EPSRC Reference: 
EP/T021225/1 
Title: 
Effective Equidistribution in Diophantine Approximation : Theory, Interactions and Applications. 
Principal Investigator: 
Adiceam, Dr F 
Other Investigators: 

Researcher CoInvestigators: 

Project Partners: 

Department: 
Mathematics 
Organisation: 
University of Manchester, The 
Scheme: 
New Investigator Award 
Starts: 
01 April 2020 
Ends: 
31 March 2023 
Value (£): 
160,136

EPSRC Research Topic Classifications: 
Algebra & Geometry 
Mathematical Analysis 

EPSRC Industrial Sector Classifications: 
No relevance to Underpinning Sectors 


Related Grants: 

Panel History: 

Summary on Grant Application Form 
Diophantine Approximation is a branch of Number Theory that can loosely be described as a quantitative analysis of the property that every real number can be approximated by a rational number arbitrarily closely. The theory dates back to the ancient Greeks and Chinese who used good approximations to the number pi (3.14...) in order to accurately predict the position of planets and stars. Today, the theory is deeply intertwined with many other areas of mathematics such as ergodic theory, dynamical systems, probability theory and fractal geometry. It also continues to play a significant role in applications to real world problems including those arising from computer science or from the rapidly developing areas of electronic communications, antenna design and signal processing.
The many interactions between Diophantine Approximation and other disciplines in science can be explained by the universal need to approximate complex structures by more regular ones.

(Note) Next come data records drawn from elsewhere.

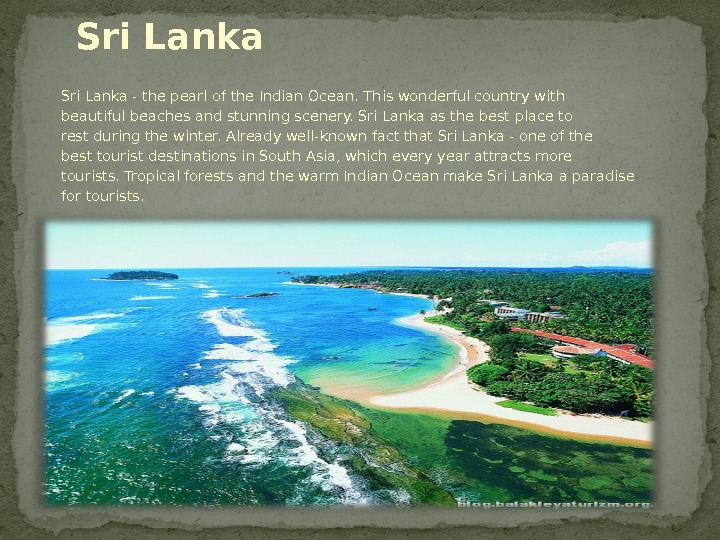 Sri Lanka -the pearl ofthe Indian Ocean. This wonderfulcountrywith beautifulbeaches and stunningscenery. Sri Lankaas the bestplace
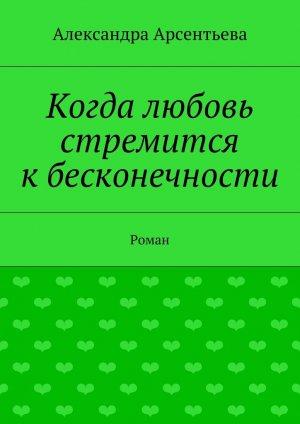 Александра Арсентьева. Когда любовь стремится кбесконечности. Роман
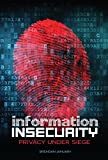 img - for Information Insecurity: Privacy Under Siege (Nonfiction - Young Adult) book / textbook / text book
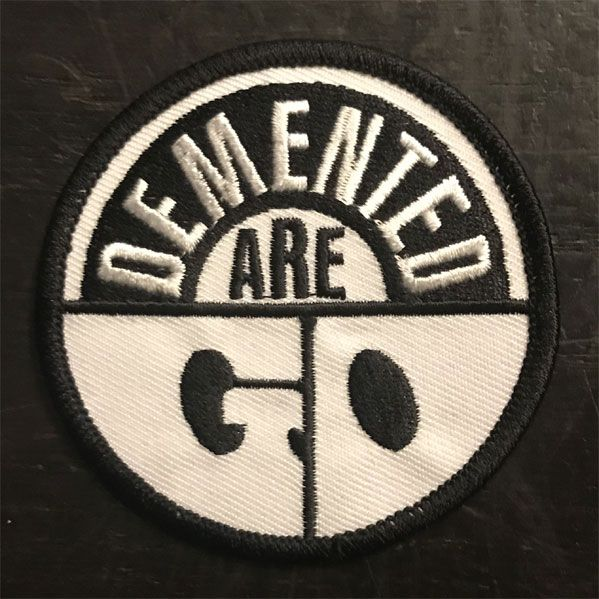 DEMENTED ARE GO ワッペン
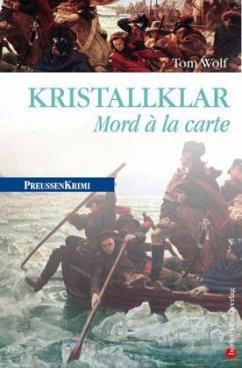 Kristallklar / Preußen Krimi Bd.10 - Wolf, Tom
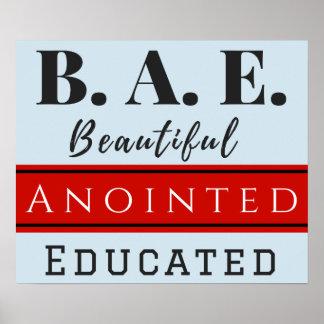 B.A.E. Poster educado Anointed bonito
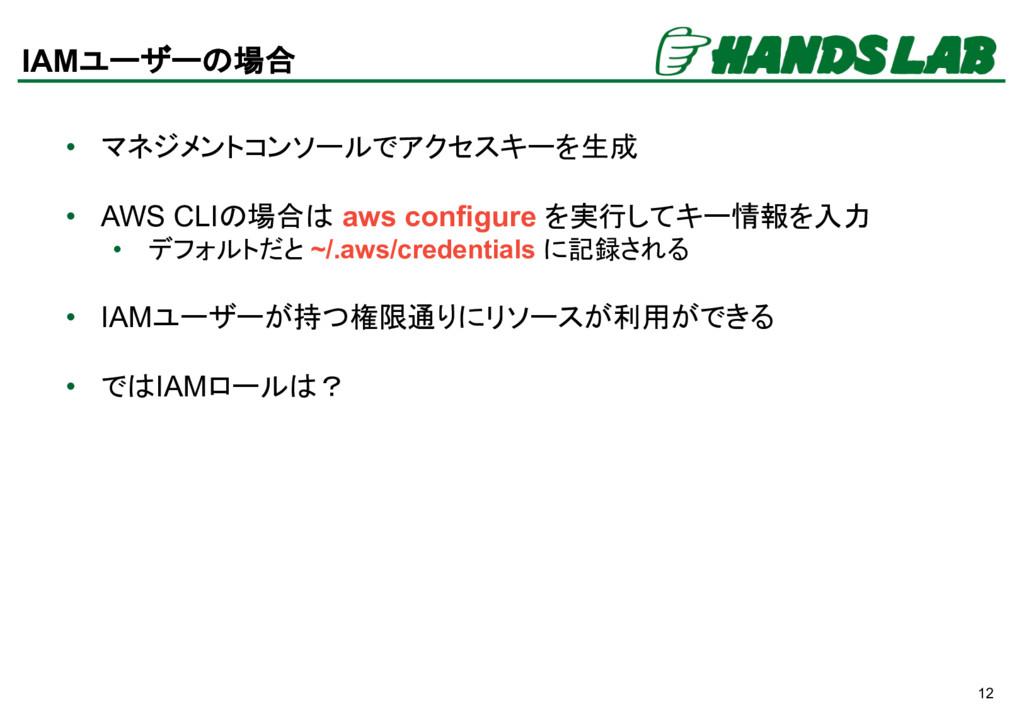 12 IAMユーザーの場合 • マネジメントコンソールでアクセスキーを生成 • AWS CLI...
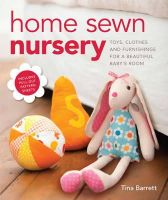 Tina Barrett - Home Sewn Nursery: Toys, Clothes and Furnishings for a Beautiful Baby's Room - 9781861088352 - V9781861088352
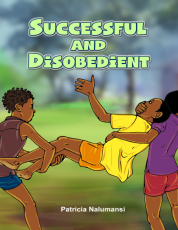 SUCCESSFUL AND DISOBEDIENT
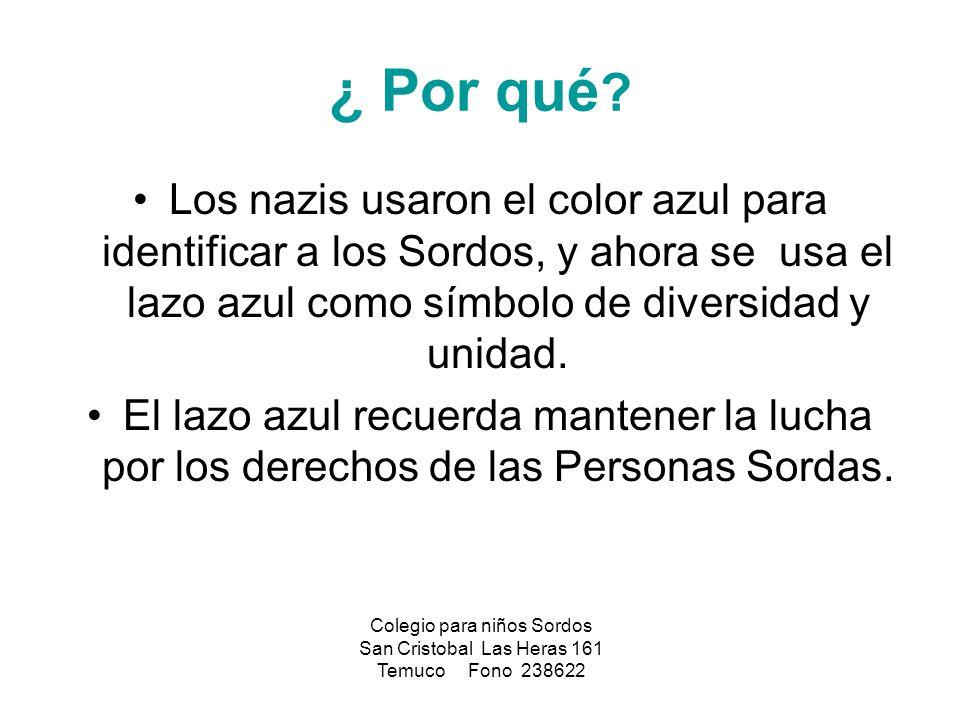 ¿ Por qué Los nazis usaron el color azul para identificar a los Sordos, y ahora se usa el lazo azul como símbolo de diversidad y unidad.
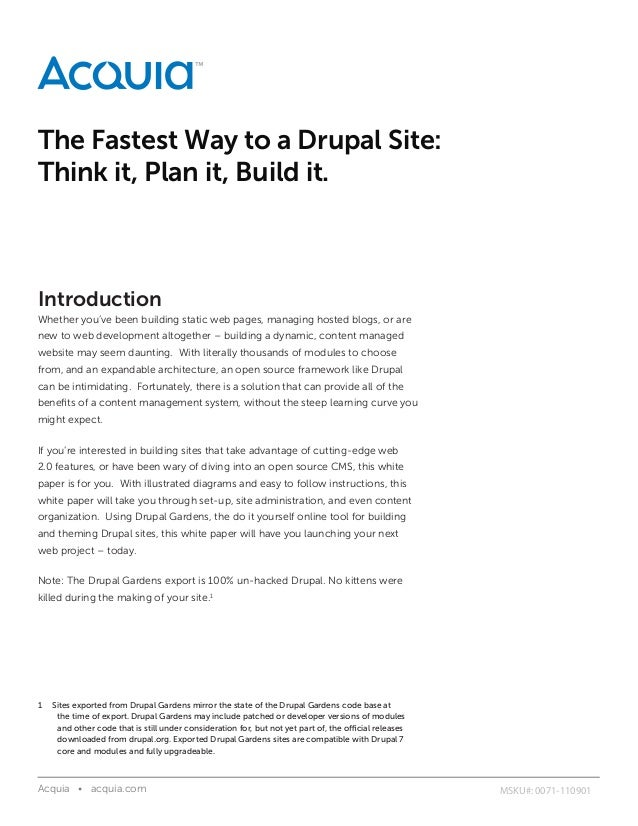 The Fastest Way to a Drupal Site:Think it, Plan it, Build it.IntroductionWhether you've been building static web pages, ma...
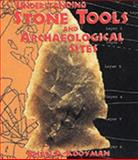 Understanding Stone Tools and Archaeological Sites, Kooyman, Brian P., 0826323332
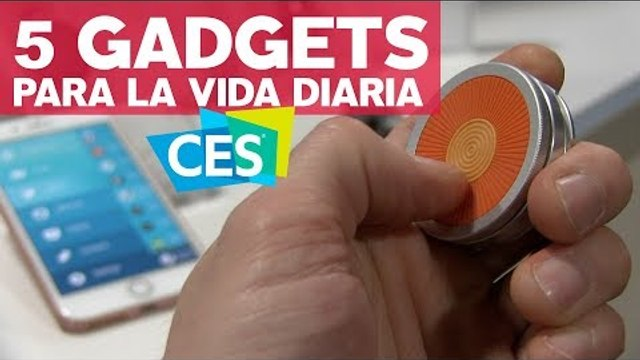 5 gadgets para la vida diaria #CES2018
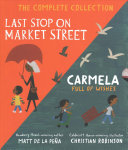 Last Stop On Market Street And Carmela Full Of Wishes Box Set Book PDF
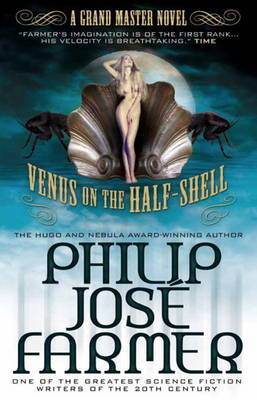 Venus on the Half-Shell: A Grandmaster Novel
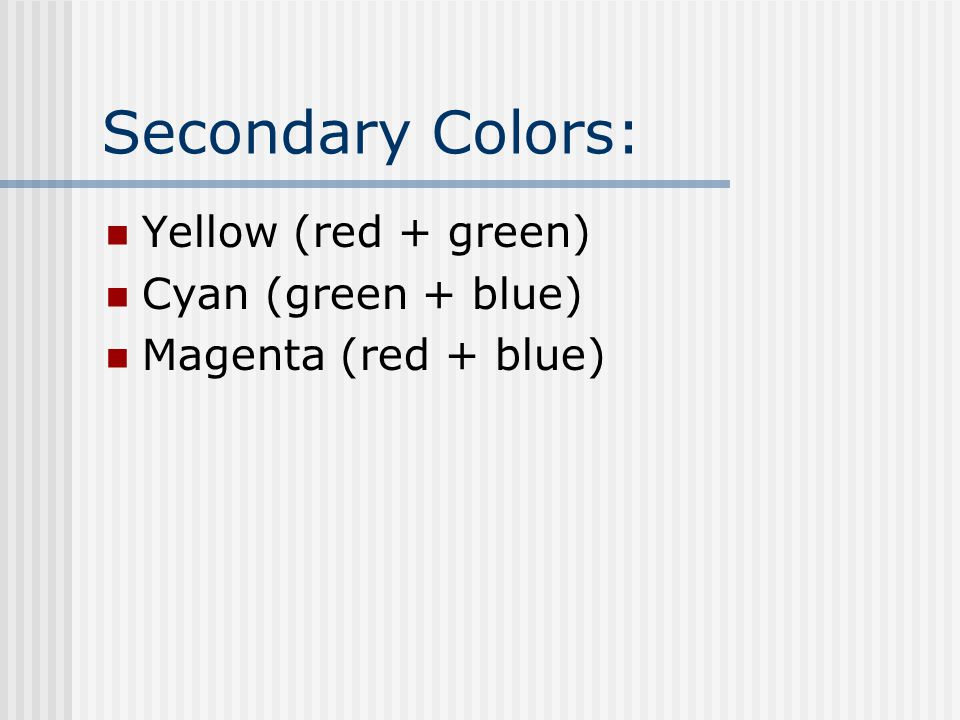 Yellow (red + green) Cyan (green + blue) Magenta (red + blue)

Many problems can thus be reduced to the analysis of the distribution of sets of approximation. They can furthermore be solved upon having a good enough understanding of the regularity such sets enjoy (that is, their equidistribution properties). The research project aims at exploiting this fruitful point of view to tackle some deep and longstanding problems lying at heart of topics as varied as Metric (i.e. probabilistic) Number Theory, Convex Geometry and Diophantine Analysis.
One of the goals is related to the problem of approximating dependent quantities (e.g., a number and its cube) by rationals. This leads to the domain of Diophantine Approximation on manifolds, where for most questions no general theory is available. Our aim is to develop such a general theory for a large class of curves by determining the fractal dimension of very well approximable points lying on them. This is related to the problem of counting the number of rational points with bounded denominators lying close to the given curves and constitutes an extremely active domain of research.
The project will also be concerned with a question in Convex Geometry which can loosely (but surprisingly simply) be described as follows: suppose you stand in a forest where all tree trunks have the same (very small) size. Can you position them in such a way that they are at least a unit distance apart from each other and that no matter where you stand and what direction you look in, you will never be able to see the horizon? If so, what is the smallest visibility that can be guaranteed upon arranging the trees in a suitable way? The underlying deep problem is due to Danzer (1965) and is closely related to other questions in mathematical physics and in the theory of mathematical quasicrystals. It is still open, and will be addressed with Diophantine methods by analysing the distribution of the set of points defined as the centers of the trees.
Finally, another goal will be to answer some questions related to problems of effectivity (that is, to problems where it is known that a result holds, but where it is not known how to check it in any concrete example). More precisely, the focus will be on sequences of numbers satisfying a simple property such as the following: whenever, say, three consecutive ones are known, then the number coming after them can be deduced from a fixed simple rule such as adding the three given numbers and multiplying them by constants. It should be clear that the data of the first three numbers in the list and of the (fixed) rule of deduction of the fourth one determines the entire list. It can then be shown that, under favorable conditions, the number of zeros appearing in this list is always finite. The question, at the heart of deep problems of decidability in Computer Science for instance, is to be able to find a range beyond which it can be guaranteed that all terms are nonzero. This question is studied as part of the proposed project.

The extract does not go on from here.